Obviously, Solo also suffered from that last writing-directing change. I cannot imagine how "terrible" were the plans of Lord and Miller, but I know that they included more laughs (that in the end, were kinda missed) and a villain embodied by the great Michael K Williams, which was gonna be a kind of hybrid of a "mountain lion" (what?) and man. In the end, Michael K Williams wasn't available for the reshoot, so his character was recast by Paul Bettany, who although a solid actor ... come on, is not the same as Michael K. Williams as a half-lion villain.
And then, of course, came the most important controversy: Separating the character of Han Solo from Harrison Ford. Lucasfilm believed it was possible and possibly that was the whole reason for this failure. Alden Ehrenreich, understanding the absurdity and futile of impersonating a young Harrison Ford (especially when we all know how a young Harrison Ford looks), decided to make his own version. And possibly, thanks to that histrionic clash, he was subjected to the terrible rumors that he didn't know how to act and that he was the main cause of the fear of failure that rounded the film months before its premiere.
That is completely unfair. Ehrenreich is charismatic and can carry the film all by himself. He made the right call by putting his own spin on the beloved character. And he kinda nails that. But the problem is that we are seeing a young Han Solo, not a young Harrison Ford playing Han Solo, so empathy was never gonna be the same. Solo and Ford will always be completely merged into one entity.
With all the drama that surrounded this movie, it must be said: Solo is NOT a cinematic failure at all.
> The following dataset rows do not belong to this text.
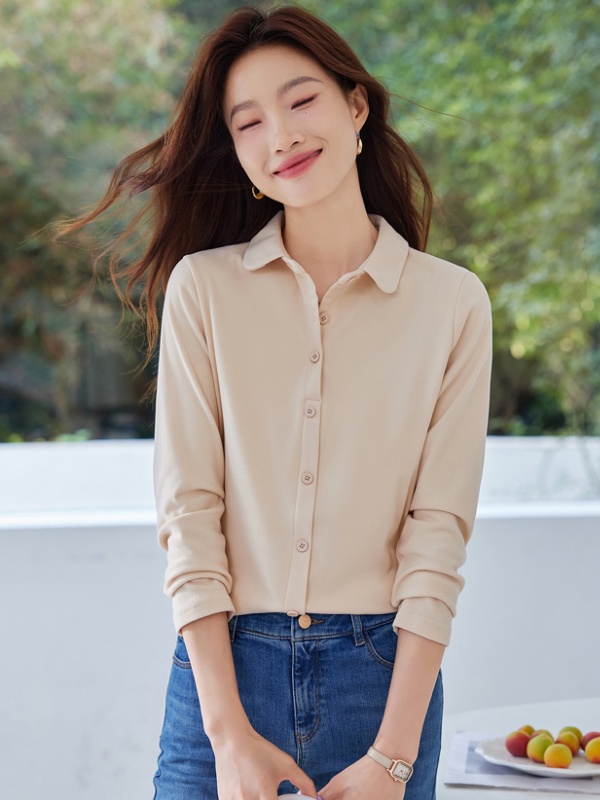 All-match autumn bottoming shirt slim lapel tops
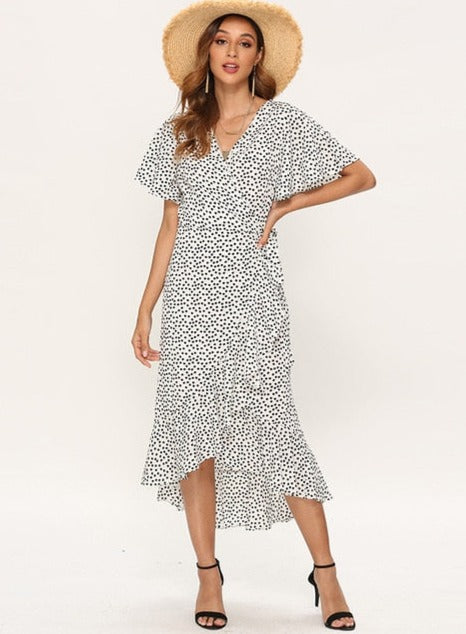 DAPHNE WRAP DRESS White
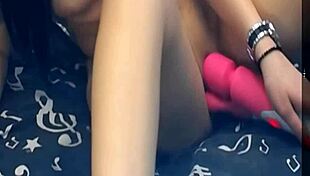 The Girl Uses Two Vibrating Dildos in Webcam Solo Play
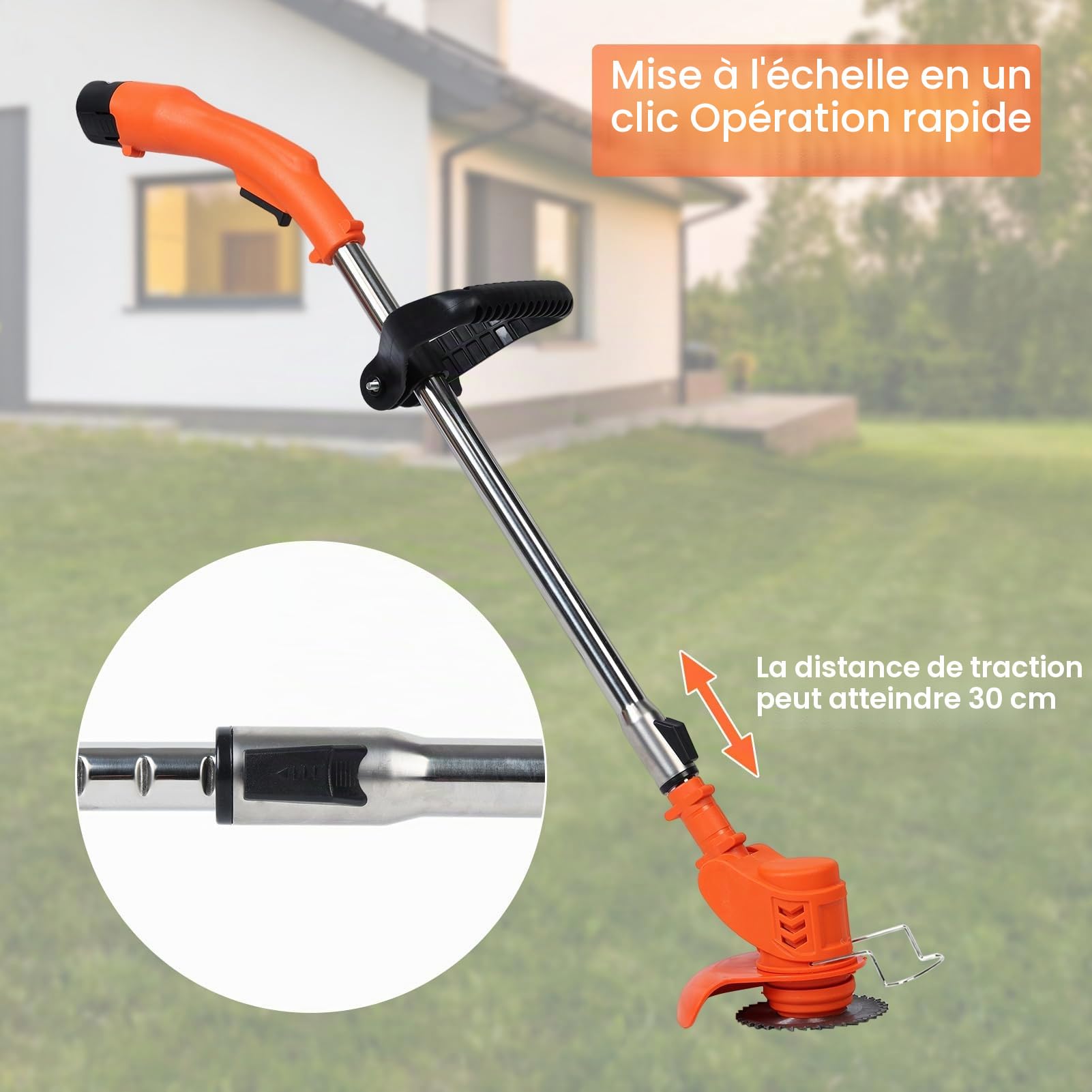 Débroussailleuse de jardin télescopique, sans fil rechargeable (12 V 2,0 Ah x 2), chargeur inclus, électrique extérieur (orange)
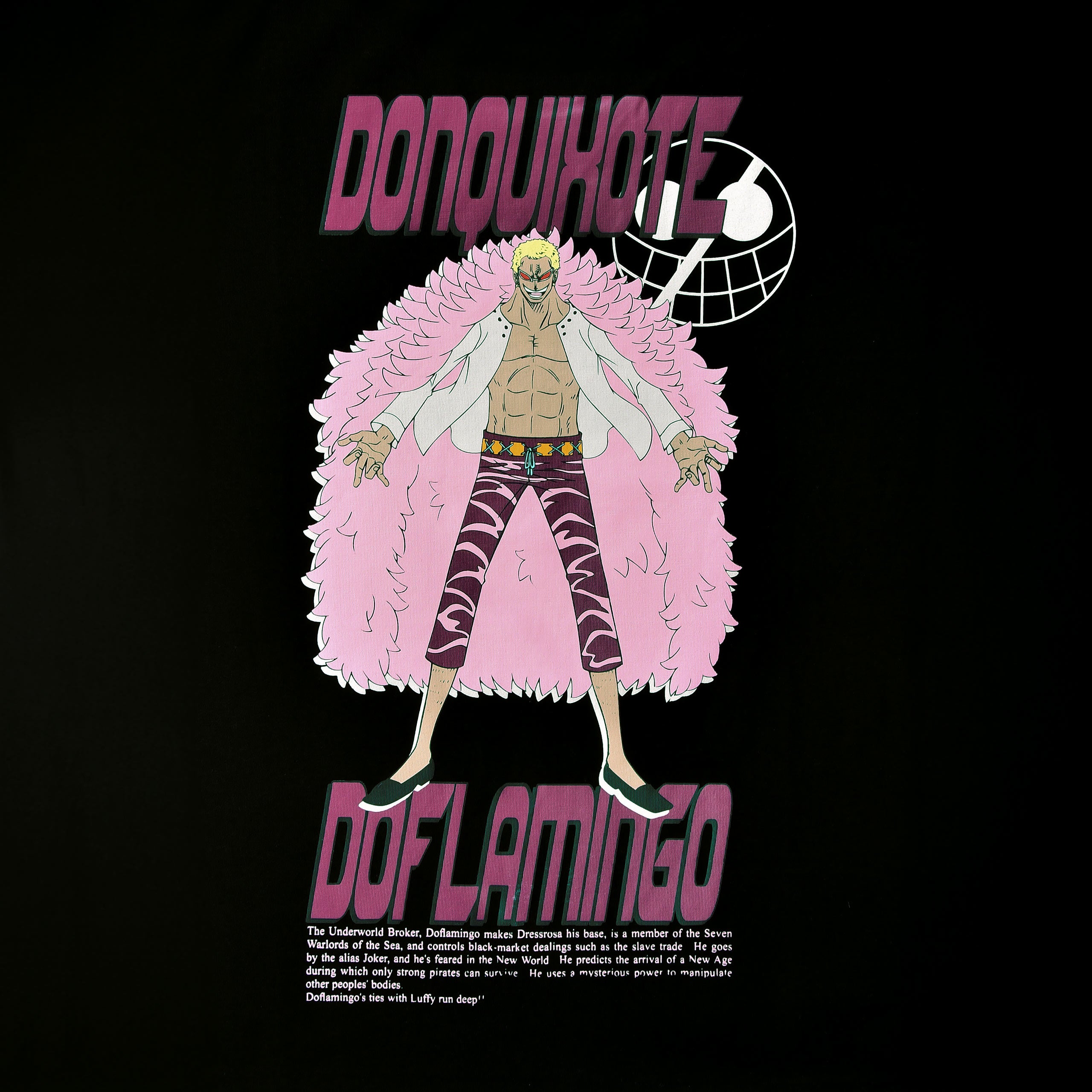Imagen del producto One Piece - Camiseta oversize Don Quixote Doflamingo negra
Howard, a veteran of Hollywood, takes advantage of the Disney money and logistics and manages to complete a film that although it's not beyond “OK”, is not at all the dismembered mess that should have been, considering its off-camera antics.
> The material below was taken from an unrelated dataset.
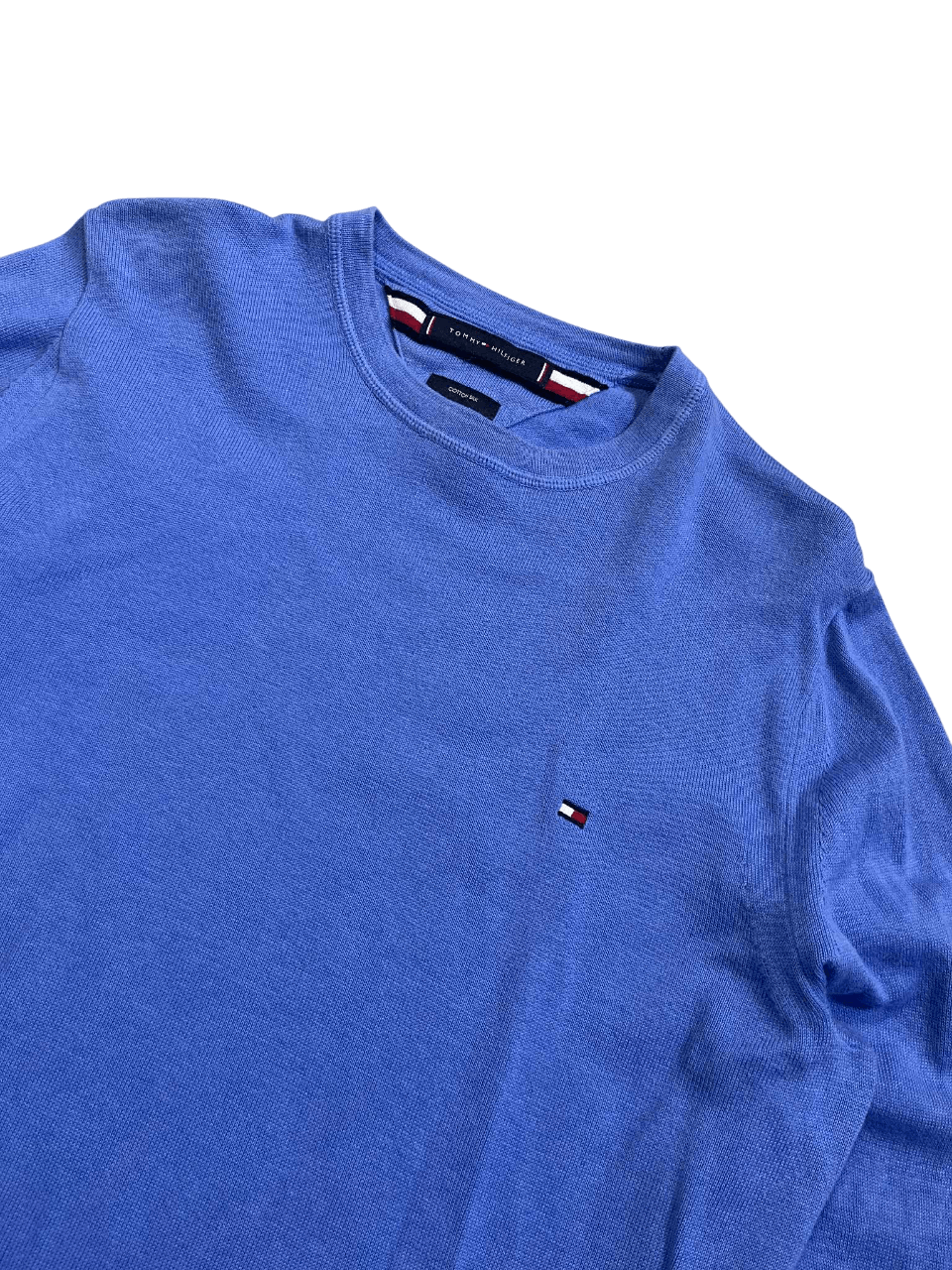 Kék vintage streetwear pulóver hímzett logóval, designer ruházat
The story checks all the necessary boxes in a Han Solo origin story: We know how he got his name, how he met Lando Calrissian, how he became friends with Chewbacca, how he got the Millennium Falcon and how he got the Kessel Run in “less than twelve parsecs."
But, perhaps more important than that, Solo has a couple of interesting elements in its plot that help better understand the iconic character. The whole issue of "Han shot first" is revealed in a great way. His status as a mercenary who doesn't want to be in a love relationship, too.
The beginning of the friendship between Han and Chewbacca is well established, but that absolute loyalty between the Wookie and the human is not developed. I guess that was going to be explored in the potential sequels.
What's your rating for Solo: A Star Wars Story?
As in all the most recent Star Wars movies, Solo has a wonderful cast, in characters that unfortunately have little time and impact on the screen. Emilia Clarke (who along with her character in Terminator Genisys seems to have no luck on the big screen) is a cute counterpart to Han. Donald Glover is a good Lando Calrissian, but his success is due more to his own Childish Gambino star and fame than to a correct interpretation of the emblematic character. Woody Harrelson and his Tobias Beckett is a great mentor for Han, but such an important relationship is somewhat hindered by other small love subplots like the one he has with Thandie Newton's character, who also has a fleeting and almost imperceptible appearance. Even the great Warwick Davis returns to embody his little (no pun intended) character Weazel in The Phantom Menace, and this time he has a bazooka. It's very brief but awesome.
But above all, we must mention the revolutionary android L3-37, voiced by Phoebe Waller-Bridge before she became the Phoebe Waller-Bridge we all know and admire. L3-37 is by far the most interesting new character in the movie. She has a great personality and a bizarre quasi-sexual relationship with Lando. Her corrosive sense of humor and her eternal struggle for androids' rights gives a great contrast among this range of organic cheating thieves. Unfortunately, her time is cut short.
Solo has a couple of interesting twists and surprises that gave a hint of its future as a potential franchise. Darth Maul is revealed as the biggest behind-the-curtain villain, opening a world of possibilities. Unfortunately, unless the Obi-Wan Kenobi series on Disney Plus has something to say about it, this will be the last time we will see him in a long time.
Considering the relevance of the character, the adventures in Solo are rather lukewarm. There is never a real sense of danger (the prequels tend to have that big problem). The challenges are not going to place you on the edge of your seat.
It's really admirable what Ron Howard achieved. Solo is a film that will undoubtedly not be marginalized from the Star Wars universe and will win the affection of the audience over time. Unfortunately, the admirable thing of what Howard has achieved was due, in the first place, to a failed production and too many erroneous decisions that ultimately led Solo to be understandably ignored at the box office.